A shift in the Force has been palpable in recent months, as the world waited for the release of the latest ‘Star Wars’ film. Shops upped the price of toys (even toys from the dreadful prequels) and supermarkets increased their ranges of clothing – in adult sizes. They knew, as does Canterbury’s excellent museum, The Beaney, that it’s the grown ups driving the excitement and the market even more than the kids.
Which is why its latest exhibition, ‘May The Toys Be With You’, is such a draw. Forget the kids, this is a nostalgia trip for parents, far too many of whom will still be bitter at waving goodbye to all that Kenner and Palitoy goodness they owned in the early 80s, long lost to charity shops and those ‘other children who need to play with the toys you’ve outgrown now’.
They’re all here. Everything you probably gave away. The imposing AT-ATs, nippy X-Wings and TIE Fighters, the ropey cardboard Death Star, the magnificent Millennium Falcon (of course), and all the figures, plastic capes still refusing to flow like royal robes; crimped lightsabers and antennae, no doubt bent slightly out of shape on the first day of play.

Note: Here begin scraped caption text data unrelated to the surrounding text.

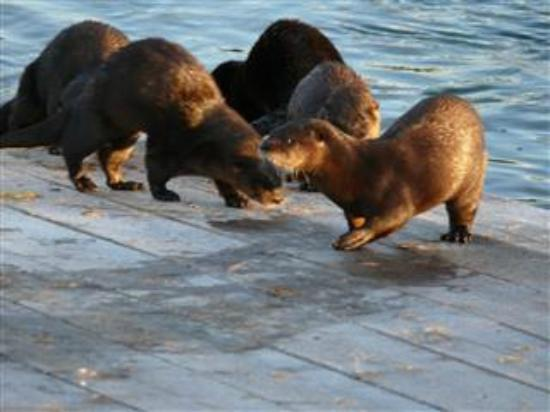Killarney Mountain Lodge: Otters on the boat ramp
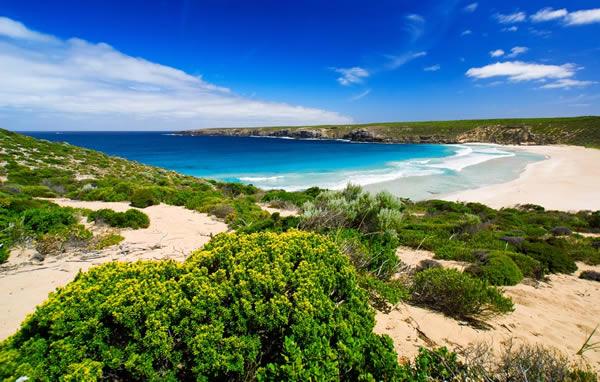 kangaroo_island1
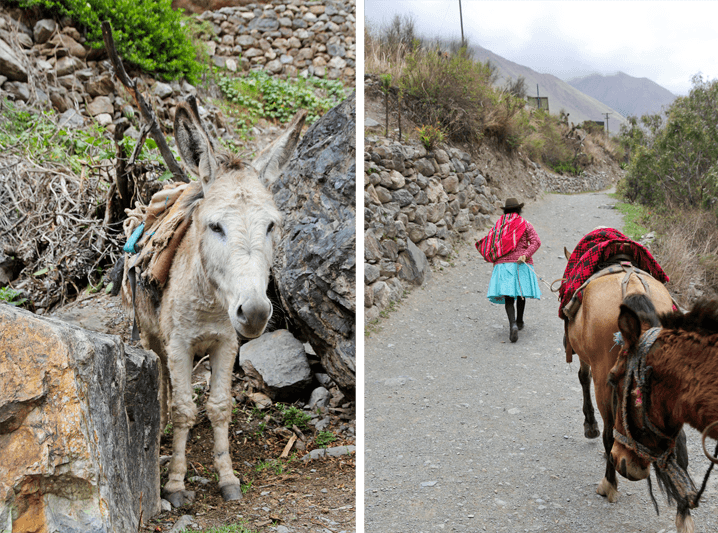 Mules on the Inca Trail
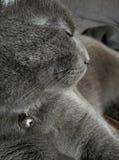Chat gris, vue de profil Photo libre de droits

It’s like going back to the days of Gamleys, but now you’re only allowed to dribble longingly as you look through the glass. The sweet frustration! You can still spend your pocket money, but only afterwards in the gift shop.
Still, spare a thought for Polish or Turkish children in the 80s, having to suffer a lack of ‘Star Wars’ toy licensing which led to some laughably poor quality knock offs, also on display here. Poor nations. Their toys were on a par with the ‘Star Wars Holiday Special’.
There is no poor quality when it comes to the cinema quad posters from episodes four, five and six which cover the walls. From the iconic Hildebrandt and Tom Jung designs, through Tom Beauvais and Tom Chantrell’s work, some international posters and a lovely early effort for the not quite appellated ‘Revenge Of The Jedi’, these are captivating. Ditch the kids in the colouring and dress up corner to properly take them in uninterrupted.
Photos with the life-size protagonist cardboard cut outs in the foyer are optional. Just – don’t lick Carrie Fisher in her bikini. No do, just do not. There is no try.
May The Toys Be With You is on at The Beaney, Canterbury until Sunday 6 March, with ‘Star Wars’ mask making on Tuesday 16 February and puppet and badge making on 13 and 20 February.